There was a crack followed by a meaty impact, yellow blood gushing out from under his foot. He’d hit a vein, it seemed. Perfect.

Now, it didn’t matter what frequency each individual plate resonated at. Hemolymph and organs had a uniform-enough consistency that he could just use the stake as a probe and shake the bug to pieces from inside out. It only took moments before the bug froze in place and began frothing at the mouth, then dropped to the ground as its own bodily fluids leaked from every which orifice.

Strolvath managed to pull his leg free just in time to dodge, stomping on the bug’s head to both finish it off and force the stake back into place without having to dedicate time to engaging the retraction mechanism. 

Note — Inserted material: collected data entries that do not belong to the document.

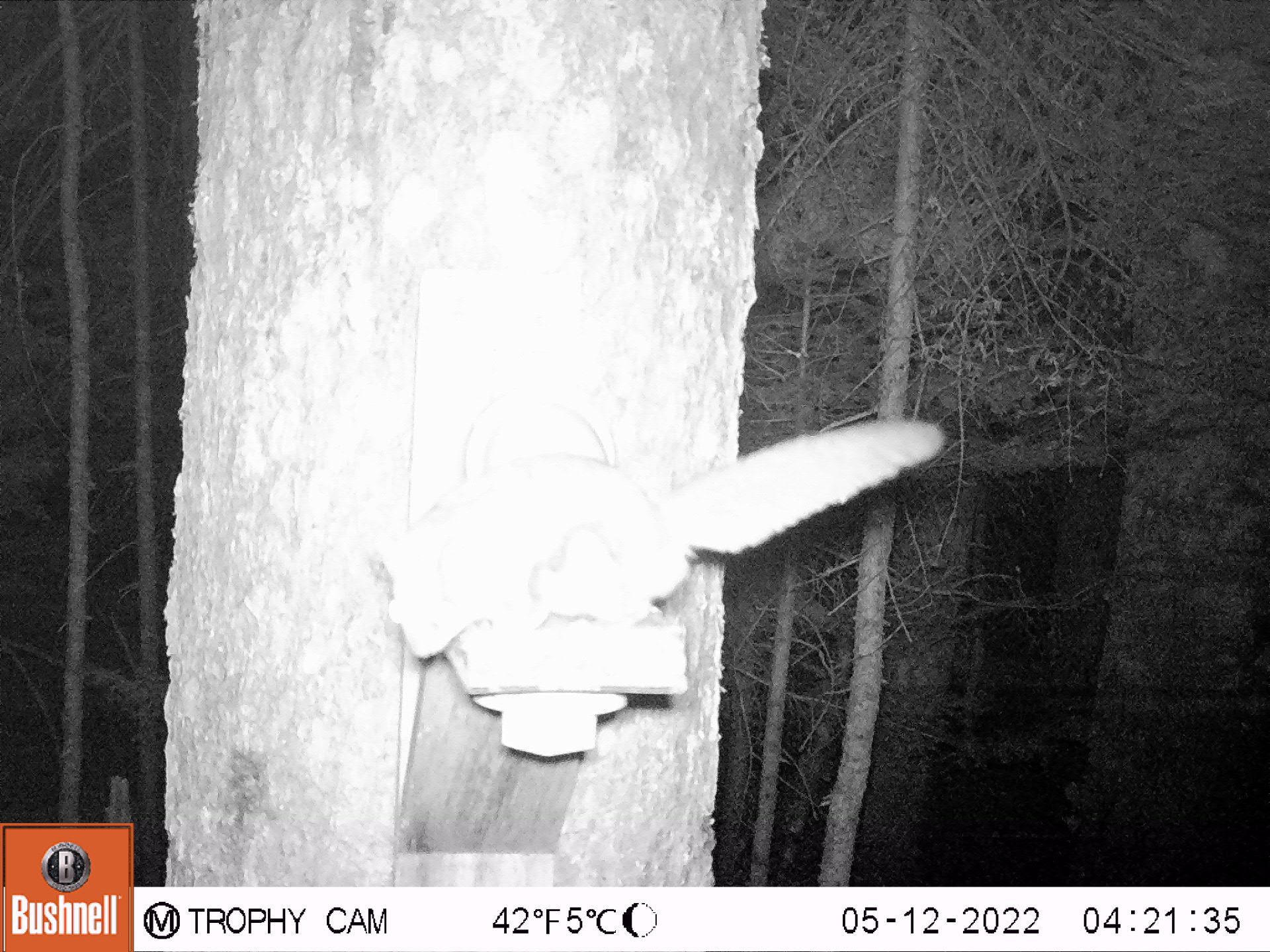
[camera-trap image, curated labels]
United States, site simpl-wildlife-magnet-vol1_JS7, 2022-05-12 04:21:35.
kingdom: Animalia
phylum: Chordata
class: Mammalia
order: Rodentia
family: Sciuridae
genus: Glaucomys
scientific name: Glaucomys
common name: flying squirrel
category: flying squirrel sp.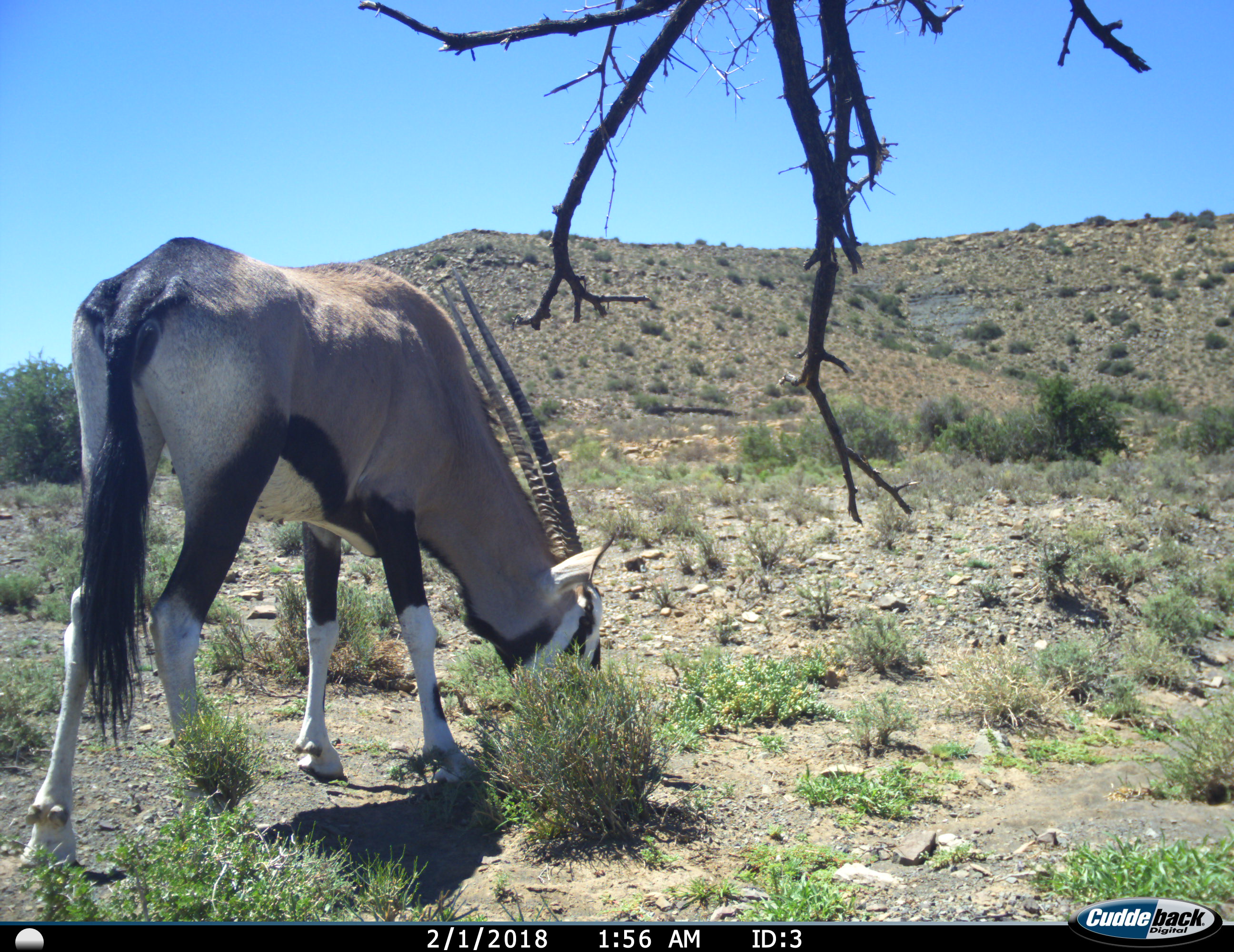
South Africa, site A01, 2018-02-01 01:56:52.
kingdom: Animalia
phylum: Chordata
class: Mammalia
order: Artiodactyla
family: Bovidae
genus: Oryx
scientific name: Oryx gazella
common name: gemsbok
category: gemsbokoryx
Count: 1.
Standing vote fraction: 10%.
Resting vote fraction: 0%.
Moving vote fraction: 10%.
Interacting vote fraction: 0%.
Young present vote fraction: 0%.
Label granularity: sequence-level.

Once again, the armored one was trying to smash his head in with its bare hands. 

Once again, the winged one had dropped right behind him and lashed out. 

He could’ve dodged, but he waited. He waited until the boxer fully committed to a haymaker, then sidestepped out of the way so that the Locust Noble decked his ally instead. Spinning around on his heel, he used the centrifugal momentum to drive his right foot into the boxer’s back at full force, once more exclaiming, “BUNKER!”